:: Records to process ::

....................

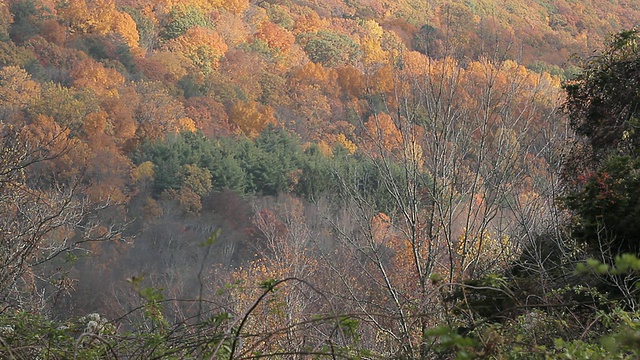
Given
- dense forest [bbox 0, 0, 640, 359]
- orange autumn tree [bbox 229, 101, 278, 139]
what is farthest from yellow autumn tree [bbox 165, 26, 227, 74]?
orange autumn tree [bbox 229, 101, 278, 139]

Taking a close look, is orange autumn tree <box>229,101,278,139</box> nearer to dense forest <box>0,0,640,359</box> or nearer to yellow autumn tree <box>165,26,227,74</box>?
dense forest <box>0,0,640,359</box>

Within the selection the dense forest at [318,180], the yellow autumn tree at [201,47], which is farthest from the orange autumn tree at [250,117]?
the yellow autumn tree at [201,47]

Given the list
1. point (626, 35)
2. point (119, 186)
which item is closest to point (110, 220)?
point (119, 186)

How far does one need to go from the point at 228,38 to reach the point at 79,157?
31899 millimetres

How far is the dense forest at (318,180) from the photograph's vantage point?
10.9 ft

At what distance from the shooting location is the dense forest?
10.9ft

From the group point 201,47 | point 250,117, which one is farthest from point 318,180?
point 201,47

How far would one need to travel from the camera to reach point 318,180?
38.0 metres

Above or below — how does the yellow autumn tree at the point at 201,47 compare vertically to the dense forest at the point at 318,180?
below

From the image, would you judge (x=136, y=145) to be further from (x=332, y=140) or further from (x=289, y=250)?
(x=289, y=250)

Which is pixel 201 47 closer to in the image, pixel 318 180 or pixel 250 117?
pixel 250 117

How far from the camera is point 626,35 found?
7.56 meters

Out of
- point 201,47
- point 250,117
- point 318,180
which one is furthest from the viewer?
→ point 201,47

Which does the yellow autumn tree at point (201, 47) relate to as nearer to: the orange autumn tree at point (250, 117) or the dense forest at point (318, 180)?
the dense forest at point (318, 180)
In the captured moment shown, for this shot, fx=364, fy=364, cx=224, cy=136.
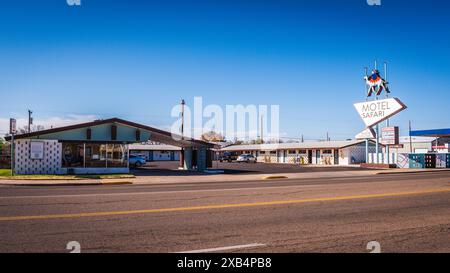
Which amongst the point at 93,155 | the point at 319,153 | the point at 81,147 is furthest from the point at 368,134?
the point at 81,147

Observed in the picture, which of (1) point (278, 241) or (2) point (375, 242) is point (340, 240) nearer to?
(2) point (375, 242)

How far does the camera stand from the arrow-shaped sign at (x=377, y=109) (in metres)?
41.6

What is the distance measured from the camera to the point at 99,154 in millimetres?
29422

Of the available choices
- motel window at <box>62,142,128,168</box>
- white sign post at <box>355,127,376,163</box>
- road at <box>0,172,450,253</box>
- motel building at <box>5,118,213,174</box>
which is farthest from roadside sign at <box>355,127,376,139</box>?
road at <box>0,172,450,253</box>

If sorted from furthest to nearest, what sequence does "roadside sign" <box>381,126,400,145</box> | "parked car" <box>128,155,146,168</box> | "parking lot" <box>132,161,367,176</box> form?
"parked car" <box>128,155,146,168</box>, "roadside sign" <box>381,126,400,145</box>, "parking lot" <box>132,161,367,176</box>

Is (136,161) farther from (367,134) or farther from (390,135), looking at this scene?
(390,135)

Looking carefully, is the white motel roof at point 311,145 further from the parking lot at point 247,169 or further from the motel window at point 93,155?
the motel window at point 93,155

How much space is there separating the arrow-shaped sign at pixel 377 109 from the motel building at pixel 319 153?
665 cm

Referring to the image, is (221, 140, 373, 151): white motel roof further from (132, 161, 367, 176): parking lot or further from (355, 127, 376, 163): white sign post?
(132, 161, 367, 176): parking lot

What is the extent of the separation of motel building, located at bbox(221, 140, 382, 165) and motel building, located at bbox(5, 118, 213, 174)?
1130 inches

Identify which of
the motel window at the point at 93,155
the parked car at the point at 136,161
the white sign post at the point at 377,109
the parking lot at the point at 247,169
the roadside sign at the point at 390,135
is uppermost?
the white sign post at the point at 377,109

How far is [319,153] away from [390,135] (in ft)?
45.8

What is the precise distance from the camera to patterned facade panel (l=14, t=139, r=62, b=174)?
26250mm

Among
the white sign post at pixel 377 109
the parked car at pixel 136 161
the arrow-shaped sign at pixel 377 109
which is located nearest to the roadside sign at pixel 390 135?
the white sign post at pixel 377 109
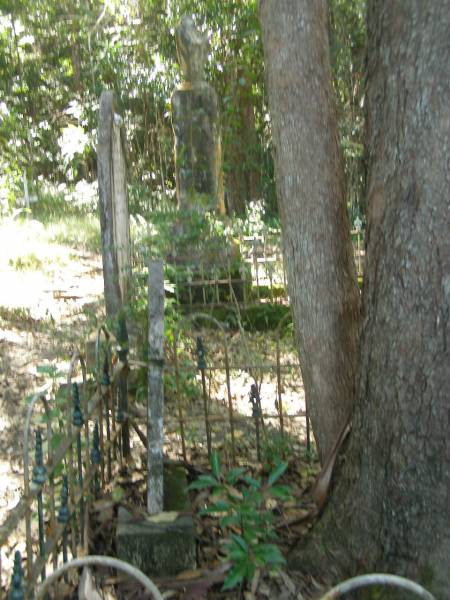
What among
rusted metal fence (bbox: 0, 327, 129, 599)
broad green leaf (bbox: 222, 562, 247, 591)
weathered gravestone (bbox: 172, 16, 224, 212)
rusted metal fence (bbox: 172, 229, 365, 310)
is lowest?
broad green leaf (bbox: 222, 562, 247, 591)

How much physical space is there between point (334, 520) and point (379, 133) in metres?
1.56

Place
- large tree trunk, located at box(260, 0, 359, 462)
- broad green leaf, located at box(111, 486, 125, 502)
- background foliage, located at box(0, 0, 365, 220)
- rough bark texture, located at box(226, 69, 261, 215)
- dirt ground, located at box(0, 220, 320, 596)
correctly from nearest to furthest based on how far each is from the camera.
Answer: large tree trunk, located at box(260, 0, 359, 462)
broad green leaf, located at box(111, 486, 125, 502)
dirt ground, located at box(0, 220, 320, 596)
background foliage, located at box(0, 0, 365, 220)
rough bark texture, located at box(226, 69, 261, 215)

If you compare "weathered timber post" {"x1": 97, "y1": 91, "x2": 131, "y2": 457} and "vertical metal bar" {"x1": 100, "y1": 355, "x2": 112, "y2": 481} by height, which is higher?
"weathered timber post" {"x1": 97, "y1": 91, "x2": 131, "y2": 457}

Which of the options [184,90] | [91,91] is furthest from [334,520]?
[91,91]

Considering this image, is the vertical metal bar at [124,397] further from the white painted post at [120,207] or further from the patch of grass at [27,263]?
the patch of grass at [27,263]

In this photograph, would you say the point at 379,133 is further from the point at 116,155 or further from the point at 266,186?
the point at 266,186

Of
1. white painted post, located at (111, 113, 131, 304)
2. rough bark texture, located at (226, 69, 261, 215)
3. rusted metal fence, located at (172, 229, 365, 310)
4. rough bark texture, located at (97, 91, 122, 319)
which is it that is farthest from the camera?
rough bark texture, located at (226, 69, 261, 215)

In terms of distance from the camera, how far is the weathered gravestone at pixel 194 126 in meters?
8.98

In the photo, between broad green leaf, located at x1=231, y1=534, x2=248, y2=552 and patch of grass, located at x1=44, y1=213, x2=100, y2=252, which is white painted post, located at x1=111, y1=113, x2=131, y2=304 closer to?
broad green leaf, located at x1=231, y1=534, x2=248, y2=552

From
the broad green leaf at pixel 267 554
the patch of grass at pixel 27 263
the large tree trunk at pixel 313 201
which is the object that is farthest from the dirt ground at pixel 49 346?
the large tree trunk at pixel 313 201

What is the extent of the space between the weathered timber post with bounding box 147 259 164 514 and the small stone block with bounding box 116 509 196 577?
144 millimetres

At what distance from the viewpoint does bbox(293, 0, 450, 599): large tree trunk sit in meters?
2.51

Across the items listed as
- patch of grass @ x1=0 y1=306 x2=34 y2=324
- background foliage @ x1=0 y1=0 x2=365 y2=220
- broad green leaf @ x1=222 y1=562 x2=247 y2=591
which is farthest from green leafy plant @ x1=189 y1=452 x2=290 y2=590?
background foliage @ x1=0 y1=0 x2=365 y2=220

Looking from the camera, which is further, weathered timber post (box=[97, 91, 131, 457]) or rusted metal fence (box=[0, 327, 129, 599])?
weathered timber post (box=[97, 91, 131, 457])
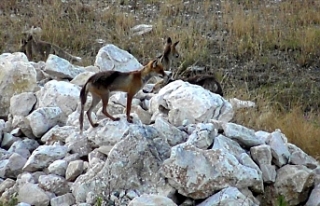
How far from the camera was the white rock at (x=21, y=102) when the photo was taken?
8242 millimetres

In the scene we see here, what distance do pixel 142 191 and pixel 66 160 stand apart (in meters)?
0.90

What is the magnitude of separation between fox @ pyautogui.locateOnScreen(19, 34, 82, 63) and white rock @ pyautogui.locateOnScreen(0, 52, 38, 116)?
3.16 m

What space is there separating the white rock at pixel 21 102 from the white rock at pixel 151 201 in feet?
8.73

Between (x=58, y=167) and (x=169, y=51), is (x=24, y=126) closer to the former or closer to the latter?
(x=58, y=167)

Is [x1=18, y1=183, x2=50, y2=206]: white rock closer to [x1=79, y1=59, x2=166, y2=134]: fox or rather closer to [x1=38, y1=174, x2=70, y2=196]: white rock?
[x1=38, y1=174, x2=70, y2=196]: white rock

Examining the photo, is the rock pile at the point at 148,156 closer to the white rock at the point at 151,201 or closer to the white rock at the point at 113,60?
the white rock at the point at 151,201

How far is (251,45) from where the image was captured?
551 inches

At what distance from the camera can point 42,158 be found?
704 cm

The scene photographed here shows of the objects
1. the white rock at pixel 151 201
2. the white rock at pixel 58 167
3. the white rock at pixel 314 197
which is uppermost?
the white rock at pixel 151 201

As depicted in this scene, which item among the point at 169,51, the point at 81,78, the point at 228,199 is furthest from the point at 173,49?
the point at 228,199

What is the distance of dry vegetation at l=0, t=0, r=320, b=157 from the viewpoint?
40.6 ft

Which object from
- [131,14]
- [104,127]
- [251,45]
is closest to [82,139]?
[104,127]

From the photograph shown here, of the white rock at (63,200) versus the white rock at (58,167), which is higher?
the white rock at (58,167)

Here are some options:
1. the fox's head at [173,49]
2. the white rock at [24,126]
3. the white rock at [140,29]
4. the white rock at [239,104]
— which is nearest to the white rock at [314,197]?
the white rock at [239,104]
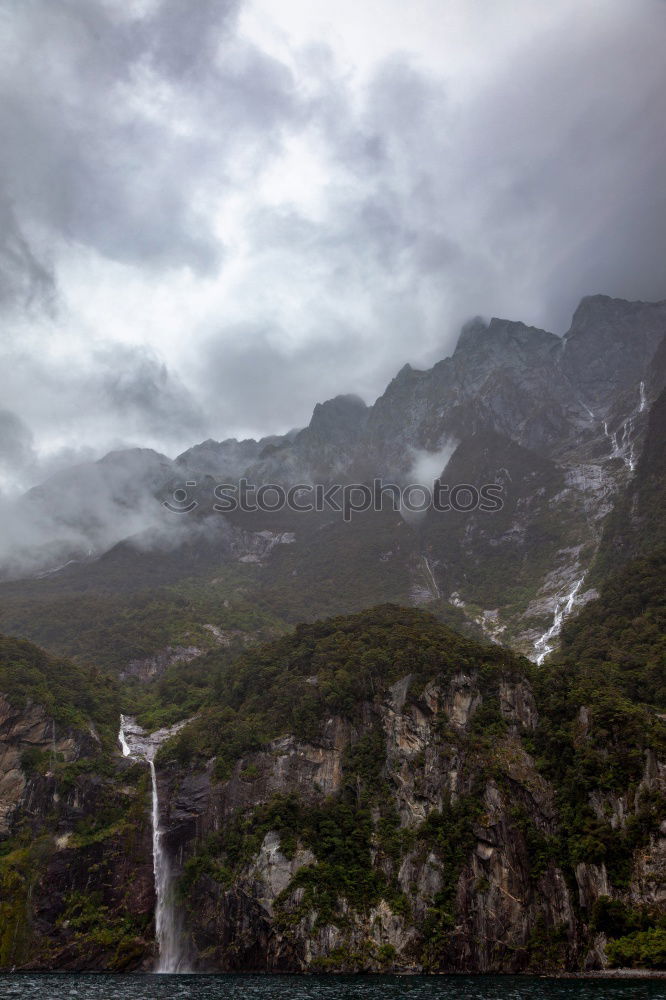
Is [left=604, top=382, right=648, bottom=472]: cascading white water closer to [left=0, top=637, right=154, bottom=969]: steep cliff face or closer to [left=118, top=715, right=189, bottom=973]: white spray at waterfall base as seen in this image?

....................

Write out exactly the lines from the one containing "What is the distance of" to the last line of the records above, both included, and leave out any pictures.

:: Reply to the task ::
What is the distance of dry vegetation at l=0, t=0, r=320, b=157 from the viewpoint?
40.6 ft

Which object from
- [131,14]
- [104,127]
- [251,45]
is closest to [82,139]?
[104,127]

From the photograph shown here, of the white rock at (63,200) versus the white rock at (58,167), which is higher?
the white rock at (58,167)

Here are some options:
1. the fox's head at [173,49]
2. the white rock at [24,126]
3. the white rock at [140,29]
4. the white rock at [239,104]
— which is nearest to the white rock at [314,197]?
the white rock at [239,104]
Is [left=604, top=382, right=648, bottom=472]: cascading white water closer to [left=0, top=637, right=154, bottom=969]: steep cliff face or closer to [left=118, top=715, right=189, bottom=973]: white spray at waterfall base as seen in this image?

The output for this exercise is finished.